Types of cardiomyopathy
Two examples of the main types of cardiomyopathy are:
- Dilated (congestive) cardiomyopathy
This is the most common form of cardiomyopathy and usually develops before the age of 60. In dilated cardiomyopathy, the ventricles and atria become dilated, stretched and thin, which creates enlarged heart chambers that do not contract properly. The heart cannot pump blood efficiently and it becomes weaker. Eventually, the heart may fail which causes symptoms such as tiredness, shortness of breath and fluid retention in the lower limbs and abdomen.
- Hypertrophic Cardiomyopathy
This is the most common cause of sudden cardiac arrest. The condition describes a thickening of the ventricular walls that may prevent blood flow out of the ventricle. The heart compensates for this blockage by pumping harder.
Mild cardiomyopathy often does not give rise to symptoms. In more severe cases, however, heart failure may develop and cause the following:
- Swelling across the abdomen, face and legs
A diagnosis of cardiomopathy is based on various tests including:
- A detailed physical examination
- An X-ray to check whether the heart is enlarged
- An echocardiogram to examine the size, shape and movement of the heart using ultrasound
- Cardiac magnetic resonance imaging to look at the structure and function of the heart
- Electrocardiogram to look at the electrical activity of the heart
- Routine blood tests
There are several treatments available to treat cardiomyopathy which include:
- ACE inhibitors such as enalapril and captopril. These agents reduce blood levels of the vasoconstrictor angiotensin II and therefore reduce blood pressure and the heart’s workload.

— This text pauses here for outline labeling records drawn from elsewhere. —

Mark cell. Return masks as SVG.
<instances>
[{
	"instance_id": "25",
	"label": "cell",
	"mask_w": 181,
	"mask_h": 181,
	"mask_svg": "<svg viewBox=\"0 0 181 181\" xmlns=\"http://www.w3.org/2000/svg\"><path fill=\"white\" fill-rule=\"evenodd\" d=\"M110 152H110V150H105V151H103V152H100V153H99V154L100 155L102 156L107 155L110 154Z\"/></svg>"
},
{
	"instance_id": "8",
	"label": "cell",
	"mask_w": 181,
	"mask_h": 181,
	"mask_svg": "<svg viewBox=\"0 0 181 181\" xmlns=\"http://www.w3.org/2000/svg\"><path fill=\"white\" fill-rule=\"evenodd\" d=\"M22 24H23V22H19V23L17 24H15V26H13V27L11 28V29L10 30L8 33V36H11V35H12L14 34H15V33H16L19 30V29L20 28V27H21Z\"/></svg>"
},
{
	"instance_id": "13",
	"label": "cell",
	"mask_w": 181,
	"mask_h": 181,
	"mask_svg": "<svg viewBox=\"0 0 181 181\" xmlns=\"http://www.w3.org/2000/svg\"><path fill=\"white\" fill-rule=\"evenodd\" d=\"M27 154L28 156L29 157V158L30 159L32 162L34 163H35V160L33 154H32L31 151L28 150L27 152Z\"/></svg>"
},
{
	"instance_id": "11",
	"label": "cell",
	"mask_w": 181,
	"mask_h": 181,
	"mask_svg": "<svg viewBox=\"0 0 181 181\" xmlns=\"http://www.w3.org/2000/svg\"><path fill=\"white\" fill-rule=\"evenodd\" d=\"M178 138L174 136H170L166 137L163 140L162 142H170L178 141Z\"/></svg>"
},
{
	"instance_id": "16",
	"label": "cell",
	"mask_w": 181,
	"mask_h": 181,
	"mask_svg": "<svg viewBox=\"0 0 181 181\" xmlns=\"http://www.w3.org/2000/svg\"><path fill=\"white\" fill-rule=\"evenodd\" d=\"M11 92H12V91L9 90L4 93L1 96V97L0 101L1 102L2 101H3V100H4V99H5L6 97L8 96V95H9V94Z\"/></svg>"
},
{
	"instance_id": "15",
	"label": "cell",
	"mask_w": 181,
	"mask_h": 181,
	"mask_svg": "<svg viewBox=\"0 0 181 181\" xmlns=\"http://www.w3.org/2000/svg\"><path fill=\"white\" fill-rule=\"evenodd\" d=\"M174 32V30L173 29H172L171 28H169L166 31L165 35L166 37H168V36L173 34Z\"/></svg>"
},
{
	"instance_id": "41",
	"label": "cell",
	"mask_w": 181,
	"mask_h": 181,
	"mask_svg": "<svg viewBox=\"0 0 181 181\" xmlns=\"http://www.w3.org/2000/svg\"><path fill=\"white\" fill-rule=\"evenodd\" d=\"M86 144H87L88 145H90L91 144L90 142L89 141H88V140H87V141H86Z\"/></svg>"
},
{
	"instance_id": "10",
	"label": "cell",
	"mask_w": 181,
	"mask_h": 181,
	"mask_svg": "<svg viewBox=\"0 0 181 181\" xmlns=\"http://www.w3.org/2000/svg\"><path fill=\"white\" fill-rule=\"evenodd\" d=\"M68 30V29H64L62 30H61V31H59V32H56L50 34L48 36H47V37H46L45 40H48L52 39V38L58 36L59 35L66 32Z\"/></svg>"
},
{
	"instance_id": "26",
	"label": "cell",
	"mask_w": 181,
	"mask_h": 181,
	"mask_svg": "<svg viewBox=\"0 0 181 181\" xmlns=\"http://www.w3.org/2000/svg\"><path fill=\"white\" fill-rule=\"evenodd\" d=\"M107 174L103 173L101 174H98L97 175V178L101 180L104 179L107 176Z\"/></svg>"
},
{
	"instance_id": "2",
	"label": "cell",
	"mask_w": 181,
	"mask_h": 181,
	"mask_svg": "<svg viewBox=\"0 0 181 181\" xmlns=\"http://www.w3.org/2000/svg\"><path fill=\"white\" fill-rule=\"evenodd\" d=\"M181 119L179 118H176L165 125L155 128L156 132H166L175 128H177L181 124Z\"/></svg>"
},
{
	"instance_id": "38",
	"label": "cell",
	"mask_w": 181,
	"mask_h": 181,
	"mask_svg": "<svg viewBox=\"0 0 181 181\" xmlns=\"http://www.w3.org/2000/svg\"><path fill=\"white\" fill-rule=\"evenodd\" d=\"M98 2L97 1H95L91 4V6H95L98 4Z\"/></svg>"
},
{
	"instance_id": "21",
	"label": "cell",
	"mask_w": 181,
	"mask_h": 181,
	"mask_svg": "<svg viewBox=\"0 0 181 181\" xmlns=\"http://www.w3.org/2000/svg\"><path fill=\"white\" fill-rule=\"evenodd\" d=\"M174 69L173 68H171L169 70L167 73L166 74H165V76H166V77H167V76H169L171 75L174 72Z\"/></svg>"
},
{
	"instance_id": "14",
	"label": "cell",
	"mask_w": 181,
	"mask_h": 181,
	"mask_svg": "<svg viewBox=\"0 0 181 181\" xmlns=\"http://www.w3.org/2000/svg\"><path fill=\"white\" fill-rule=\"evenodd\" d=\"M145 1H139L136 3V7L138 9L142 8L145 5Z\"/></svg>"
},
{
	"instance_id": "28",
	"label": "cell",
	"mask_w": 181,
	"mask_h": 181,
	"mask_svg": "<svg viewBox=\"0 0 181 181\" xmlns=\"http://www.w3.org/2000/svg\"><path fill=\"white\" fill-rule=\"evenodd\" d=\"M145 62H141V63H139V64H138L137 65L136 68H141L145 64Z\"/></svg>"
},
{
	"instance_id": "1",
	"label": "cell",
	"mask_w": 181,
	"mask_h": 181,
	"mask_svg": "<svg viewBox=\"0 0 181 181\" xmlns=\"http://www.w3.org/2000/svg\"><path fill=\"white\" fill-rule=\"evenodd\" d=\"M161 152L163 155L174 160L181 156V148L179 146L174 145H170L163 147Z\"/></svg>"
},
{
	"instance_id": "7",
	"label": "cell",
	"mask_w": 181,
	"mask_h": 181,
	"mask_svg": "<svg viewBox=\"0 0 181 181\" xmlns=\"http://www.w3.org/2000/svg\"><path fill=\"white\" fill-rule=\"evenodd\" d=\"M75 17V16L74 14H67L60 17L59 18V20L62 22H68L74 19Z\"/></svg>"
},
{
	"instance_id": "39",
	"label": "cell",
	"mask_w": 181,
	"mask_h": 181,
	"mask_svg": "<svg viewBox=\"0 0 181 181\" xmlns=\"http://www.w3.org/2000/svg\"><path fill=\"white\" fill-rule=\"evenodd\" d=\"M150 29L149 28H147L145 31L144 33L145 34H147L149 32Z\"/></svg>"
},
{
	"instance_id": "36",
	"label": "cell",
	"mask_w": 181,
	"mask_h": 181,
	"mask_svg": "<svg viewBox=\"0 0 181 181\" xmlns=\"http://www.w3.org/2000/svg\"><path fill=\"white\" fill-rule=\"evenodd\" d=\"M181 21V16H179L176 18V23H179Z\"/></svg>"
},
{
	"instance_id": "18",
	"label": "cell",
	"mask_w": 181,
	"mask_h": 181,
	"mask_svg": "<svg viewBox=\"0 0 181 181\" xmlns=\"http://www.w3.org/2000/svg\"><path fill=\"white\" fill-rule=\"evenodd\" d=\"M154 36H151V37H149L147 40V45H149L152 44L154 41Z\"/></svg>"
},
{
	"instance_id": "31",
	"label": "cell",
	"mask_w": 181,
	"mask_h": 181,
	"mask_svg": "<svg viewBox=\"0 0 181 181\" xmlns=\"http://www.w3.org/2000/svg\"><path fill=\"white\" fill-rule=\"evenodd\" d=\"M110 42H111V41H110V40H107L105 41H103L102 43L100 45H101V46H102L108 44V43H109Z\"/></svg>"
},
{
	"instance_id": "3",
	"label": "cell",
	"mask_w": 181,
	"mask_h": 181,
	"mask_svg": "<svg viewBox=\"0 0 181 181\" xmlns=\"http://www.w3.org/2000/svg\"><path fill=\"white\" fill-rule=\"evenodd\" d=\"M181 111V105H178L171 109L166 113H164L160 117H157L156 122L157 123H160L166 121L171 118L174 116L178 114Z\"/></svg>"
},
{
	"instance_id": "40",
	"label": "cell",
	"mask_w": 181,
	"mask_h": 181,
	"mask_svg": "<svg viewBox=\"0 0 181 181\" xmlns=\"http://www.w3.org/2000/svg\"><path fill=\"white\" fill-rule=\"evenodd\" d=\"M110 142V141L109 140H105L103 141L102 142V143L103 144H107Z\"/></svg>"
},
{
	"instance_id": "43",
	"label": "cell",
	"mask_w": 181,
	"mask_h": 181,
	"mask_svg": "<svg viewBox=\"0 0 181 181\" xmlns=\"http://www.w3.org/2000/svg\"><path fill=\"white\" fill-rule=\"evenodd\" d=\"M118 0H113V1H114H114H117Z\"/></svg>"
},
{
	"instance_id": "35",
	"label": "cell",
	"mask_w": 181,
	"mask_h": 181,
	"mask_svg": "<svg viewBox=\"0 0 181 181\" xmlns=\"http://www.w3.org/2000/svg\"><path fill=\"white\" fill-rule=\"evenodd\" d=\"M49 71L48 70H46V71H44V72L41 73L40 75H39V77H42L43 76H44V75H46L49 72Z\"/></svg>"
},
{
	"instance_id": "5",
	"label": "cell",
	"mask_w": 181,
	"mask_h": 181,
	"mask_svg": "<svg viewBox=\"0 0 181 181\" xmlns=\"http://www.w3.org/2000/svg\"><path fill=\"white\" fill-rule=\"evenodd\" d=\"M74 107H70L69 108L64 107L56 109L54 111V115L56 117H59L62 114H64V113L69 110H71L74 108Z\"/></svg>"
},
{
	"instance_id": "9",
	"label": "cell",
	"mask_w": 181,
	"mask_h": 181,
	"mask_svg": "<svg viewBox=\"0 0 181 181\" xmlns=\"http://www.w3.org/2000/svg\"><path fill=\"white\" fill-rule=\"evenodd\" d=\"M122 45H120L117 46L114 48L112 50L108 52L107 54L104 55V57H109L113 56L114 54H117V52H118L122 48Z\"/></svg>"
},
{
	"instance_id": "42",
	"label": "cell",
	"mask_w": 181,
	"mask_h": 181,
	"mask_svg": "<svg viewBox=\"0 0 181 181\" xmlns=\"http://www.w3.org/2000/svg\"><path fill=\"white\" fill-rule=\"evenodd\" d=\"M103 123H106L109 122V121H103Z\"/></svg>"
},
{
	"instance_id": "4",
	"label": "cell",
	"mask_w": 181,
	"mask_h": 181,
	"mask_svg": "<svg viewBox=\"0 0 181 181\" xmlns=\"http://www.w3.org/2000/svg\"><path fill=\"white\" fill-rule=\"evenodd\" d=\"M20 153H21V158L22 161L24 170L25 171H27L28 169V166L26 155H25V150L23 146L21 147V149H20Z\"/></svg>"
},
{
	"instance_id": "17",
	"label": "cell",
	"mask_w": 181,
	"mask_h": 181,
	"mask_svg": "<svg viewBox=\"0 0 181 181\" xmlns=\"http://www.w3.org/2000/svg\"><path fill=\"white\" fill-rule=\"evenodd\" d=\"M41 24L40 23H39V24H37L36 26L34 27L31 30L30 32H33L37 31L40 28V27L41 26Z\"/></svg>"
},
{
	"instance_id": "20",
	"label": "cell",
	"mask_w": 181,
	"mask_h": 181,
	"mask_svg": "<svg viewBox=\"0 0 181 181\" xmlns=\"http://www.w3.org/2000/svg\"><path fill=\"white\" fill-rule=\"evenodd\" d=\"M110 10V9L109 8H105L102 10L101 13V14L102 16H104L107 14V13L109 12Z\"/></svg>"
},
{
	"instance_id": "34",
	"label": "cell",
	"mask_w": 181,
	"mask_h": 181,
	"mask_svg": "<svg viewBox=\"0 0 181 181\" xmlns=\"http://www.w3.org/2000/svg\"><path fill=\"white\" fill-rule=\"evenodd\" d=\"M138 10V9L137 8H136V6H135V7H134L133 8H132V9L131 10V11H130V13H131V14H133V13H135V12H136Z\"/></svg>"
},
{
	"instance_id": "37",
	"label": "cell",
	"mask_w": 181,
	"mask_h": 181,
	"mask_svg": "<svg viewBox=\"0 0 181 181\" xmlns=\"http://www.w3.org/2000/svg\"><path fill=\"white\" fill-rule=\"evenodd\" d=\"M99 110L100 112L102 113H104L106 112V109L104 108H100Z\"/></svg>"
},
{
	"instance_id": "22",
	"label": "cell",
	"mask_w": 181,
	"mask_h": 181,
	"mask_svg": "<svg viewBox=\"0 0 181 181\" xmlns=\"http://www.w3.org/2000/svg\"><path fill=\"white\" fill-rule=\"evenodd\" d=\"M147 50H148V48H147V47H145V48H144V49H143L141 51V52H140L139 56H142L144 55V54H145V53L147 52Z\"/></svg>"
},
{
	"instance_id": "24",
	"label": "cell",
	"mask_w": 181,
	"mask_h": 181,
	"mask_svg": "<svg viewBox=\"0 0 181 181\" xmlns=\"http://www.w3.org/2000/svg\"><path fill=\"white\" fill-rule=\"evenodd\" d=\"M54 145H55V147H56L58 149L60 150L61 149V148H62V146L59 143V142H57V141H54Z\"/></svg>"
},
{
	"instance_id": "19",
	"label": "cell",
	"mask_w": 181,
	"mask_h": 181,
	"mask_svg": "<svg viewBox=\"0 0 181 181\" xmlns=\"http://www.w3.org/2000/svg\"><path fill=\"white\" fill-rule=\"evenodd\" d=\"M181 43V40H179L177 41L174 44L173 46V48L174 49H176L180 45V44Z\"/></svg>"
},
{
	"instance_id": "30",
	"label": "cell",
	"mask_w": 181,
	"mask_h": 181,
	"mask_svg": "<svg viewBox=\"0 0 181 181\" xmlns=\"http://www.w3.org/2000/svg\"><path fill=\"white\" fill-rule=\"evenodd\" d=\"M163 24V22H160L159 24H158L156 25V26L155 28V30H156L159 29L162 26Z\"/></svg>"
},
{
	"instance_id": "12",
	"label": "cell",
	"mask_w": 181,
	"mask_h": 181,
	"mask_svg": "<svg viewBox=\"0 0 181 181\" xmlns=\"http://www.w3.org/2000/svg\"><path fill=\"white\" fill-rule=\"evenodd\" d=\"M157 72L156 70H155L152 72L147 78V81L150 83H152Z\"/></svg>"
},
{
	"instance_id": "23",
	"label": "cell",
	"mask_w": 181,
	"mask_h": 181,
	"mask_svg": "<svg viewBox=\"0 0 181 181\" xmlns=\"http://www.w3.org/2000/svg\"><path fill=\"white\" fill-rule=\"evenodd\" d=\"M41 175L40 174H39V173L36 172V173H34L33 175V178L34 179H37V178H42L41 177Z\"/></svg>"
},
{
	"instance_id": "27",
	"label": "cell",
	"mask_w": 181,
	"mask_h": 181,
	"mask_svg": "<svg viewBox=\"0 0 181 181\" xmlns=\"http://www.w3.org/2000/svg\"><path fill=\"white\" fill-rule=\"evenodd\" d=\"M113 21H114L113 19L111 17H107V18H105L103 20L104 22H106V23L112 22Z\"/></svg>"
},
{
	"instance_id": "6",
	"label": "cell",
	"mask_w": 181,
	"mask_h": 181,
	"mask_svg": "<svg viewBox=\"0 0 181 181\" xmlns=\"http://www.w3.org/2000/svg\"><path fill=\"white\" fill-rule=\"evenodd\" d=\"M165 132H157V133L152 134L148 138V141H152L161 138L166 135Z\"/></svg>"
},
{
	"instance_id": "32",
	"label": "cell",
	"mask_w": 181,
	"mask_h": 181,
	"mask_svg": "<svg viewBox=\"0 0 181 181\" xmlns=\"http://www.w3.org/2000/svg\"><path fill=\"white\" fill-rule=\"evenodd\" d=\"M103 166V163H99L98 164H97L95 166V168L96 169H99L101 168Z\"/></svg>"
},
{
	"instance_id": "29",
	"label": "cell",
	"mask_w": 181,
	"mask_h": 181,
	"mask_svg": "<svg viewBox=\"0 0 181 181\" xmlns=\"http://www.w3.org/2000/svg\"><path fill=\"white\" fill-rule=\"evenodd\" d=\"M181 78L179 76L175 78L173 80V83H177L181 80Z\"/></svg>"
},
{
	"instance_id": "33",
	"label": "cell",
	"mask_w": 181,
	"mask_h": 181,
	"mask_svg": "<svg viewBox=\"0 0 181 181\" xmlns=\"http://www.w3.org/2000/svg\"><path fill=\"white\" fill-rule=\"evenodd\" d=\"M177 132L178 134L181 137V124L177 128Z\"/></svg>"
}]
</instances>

- Diuretics such as hydrochlorthiazide which act on the kidneys to increase the amount of fluid excreted from the body. This reduces the blood volume and therefore the blood pressure. Diuretics also reduce swelling in the legs, face and abdomen caused by heart failure.
- Beta-blockers such as atenolol and metoprolol, which block the heart’s beta receptors and lower the force and rate the heart pumps at.
- Digitalis (digoxin) helps the heart to beat more strongly, increasing the cardiac output and reducing symptoms of heart failure. Digoxin can also slow and regulate the heartbeat in cases of abnormal heart rhythm.
- Anticoagulants such as warfarin prevent blood clots and lower the risk of stroke and heart attacks.
- Surgery may be required in some types of cardiomyopathy where there is excessive thickening of the heart muscles.
- A heart transplant may be needed in very severe cases where the heart fails to pump any blood.
- Apart from medications, some lifestyle changes can improve the heart’s condition. Examples of measures that can be taken include stopping smoking, reducing salt intake, maintaining a healthy diet and engaging in regular light-to-moderate physical exercise such as walking, cycling and swimming.